[[ Extract provided, beginning ]]

How to Prevent Maggots
Proper sanitation and hygiene are crucial to maggot prevention. Keep all food leftovers covered and discard food waste in the right way. You should tie the garbage bags securely so that no flies sneak inside to start another generation of flies.
The flies are indiscriminate about where they lay their eggs, and will also do it on your pets’ food as long as there are moisture and some food. To prevent this from happening, change the food frequently and clean the container. Don’t top the food up.
Thoroughly clean all the garbage cans using breach and try as much as possible to keep them dry. If you are the type of person that loves to compost, maybe to get some organic manure for the garden, then keep it inside a container. Open composting pits are a haven for maggots and other unwelcomed guests such as crows and various scavengers.
If you have pets, make sure to clean their poop outside in the shortest time possible.
How to Get Rid of Maggots
- Removing Food Sources
Removing all traces of food as much as you can is the easiest way of getting rid of grubs. Flies must locate someplace with a good supply of food for the maggots to survive and perpetuate the species. If they can’t find food on your property, they will move on and look for it elsewhere.

[[ Extract provided, end ]]
[[ Given material, beginning ]]

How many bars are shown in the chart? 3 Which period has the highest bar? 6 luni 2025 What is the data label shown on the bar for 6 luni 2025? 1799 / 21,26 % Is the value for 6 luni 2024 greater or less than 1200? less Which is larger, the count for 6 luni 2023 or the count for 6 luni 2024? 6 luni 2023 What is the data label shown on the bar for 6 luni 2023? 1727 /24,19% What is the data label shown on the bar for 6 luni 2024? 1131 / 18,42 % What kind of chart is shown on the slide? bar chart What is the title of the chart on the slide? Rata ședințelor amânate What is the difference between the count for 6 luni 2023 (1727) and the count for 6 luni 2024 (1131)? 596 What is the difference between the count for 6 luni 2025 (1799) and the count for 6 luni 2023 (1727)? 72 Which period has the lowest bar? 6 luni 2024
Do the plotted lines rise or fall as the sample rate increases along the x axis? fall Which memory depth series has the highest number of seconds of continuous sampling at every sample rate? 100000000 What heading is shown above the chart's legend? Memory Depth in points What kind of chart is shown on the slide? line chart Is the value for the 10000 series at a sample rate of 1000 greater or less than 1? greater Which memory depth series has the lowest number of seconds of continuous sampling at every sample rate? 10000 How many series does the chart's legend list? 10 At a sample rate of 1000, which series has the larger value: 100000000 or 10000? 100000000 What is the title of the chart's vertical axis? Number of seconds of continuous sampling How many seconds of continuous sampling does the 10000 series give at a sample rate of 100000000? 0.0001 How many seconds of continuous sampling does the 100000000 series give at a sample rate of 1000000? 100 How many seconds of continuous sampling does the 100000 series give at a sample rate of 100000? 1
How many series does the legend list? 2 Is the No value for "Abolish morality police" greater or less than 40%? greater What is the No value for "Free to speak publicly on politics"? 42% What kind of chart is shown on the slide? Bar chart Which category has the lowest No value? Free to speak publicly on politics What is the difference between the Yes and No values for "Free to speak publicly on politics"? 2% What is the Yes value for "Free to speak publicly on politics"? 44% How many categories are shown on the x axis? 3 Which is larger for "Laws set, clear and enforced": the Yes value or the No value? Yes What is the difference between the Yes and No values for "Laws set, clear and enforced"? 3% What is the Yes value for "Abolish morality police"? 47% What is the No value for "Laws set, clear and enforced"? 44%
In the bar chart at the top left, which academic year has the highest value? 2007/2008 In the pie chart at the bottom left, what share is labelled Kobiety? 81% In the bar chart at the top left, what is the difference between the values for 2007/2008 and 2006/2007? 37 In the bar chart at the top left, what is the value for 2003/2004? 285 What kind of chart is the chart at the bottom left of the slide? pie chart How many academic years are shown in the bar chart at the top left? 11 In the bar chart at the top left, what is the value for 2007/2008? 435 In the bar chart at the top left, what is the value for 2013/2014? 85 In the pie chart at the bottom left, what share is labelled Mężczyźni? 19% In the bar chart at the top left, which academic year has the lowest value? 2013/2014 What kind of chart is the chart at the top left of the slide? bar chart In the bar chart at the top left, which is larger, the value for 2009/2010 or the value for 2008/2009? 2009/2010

[[ Given material, end ]]

Set of tasks.
a - In the text on maggots, where should someone who likes to compost keep the compost?
b - Please print the part of the maggot text between "How to Prevent" and "and various scavengers.", inclusive.
c - Carry the maggot text on from its final sentence, writing what would come next.

Answer list.
a - Inside a container.

b -
How to Prevent Maggots
Proper sanitation and hygiene are crucial to maggot prevention. Keep all food leftovers covered and discard food waste in the right way. You should tie the garbage bags securely so that no flies sneak inside to start another generation of flies.
The flies are indiscriminate about where they lay their eggs, and will also do it on your pets’ food as long as there are moisture and some food. To prevent this from happening, change the food frequently and clean the container. Don’t top the food up.
Thoroughly clean all the garbage cans using breach and try as much as possible to keep them dry. If you are the type of person that loves to compost, maybe to get some organic manure for the garden, then keep it inside a container. Open composting pits are a haven for maggots and other unwelcomed guests such as crows and various scavengers.

c -
- Hot Water and Bleach
If you have a group of these wriggly pests under your trash can or any other place, then you can kill them with hot water. Adding breach or a cup of hydrogen peroxide to the steaming hot water will enhance its effectiveness and remove the larvae from the container.
- Fly Traps
Making fly traps is as easy as it gets, and you can quickly catch them before they can make the babies – yes maggots. Put some water in a container together with some dish soap. Then add some smelly bait in the form of meat or food remains and wait for the intruding rascals to get caught.Alternatively, you can use a more straightforward method of buying fly zappers or electric fly traps. Plugging this device in produces a white UV-light as an attractant and kills insects including flies, on contact. However, be careful when using them as they kill insects indiscriminately, even the helpful ones. Only switch on when you spot a bunch of flies in the property.
- The Natural Repellents
To keep the flies at a safe distance from your home and compound, employ the services of natural repellents such as lavender, vodka, citronella smoke, apple cider, witch hazel, cloves, and lemongrass. Others include marigold and bay leaf.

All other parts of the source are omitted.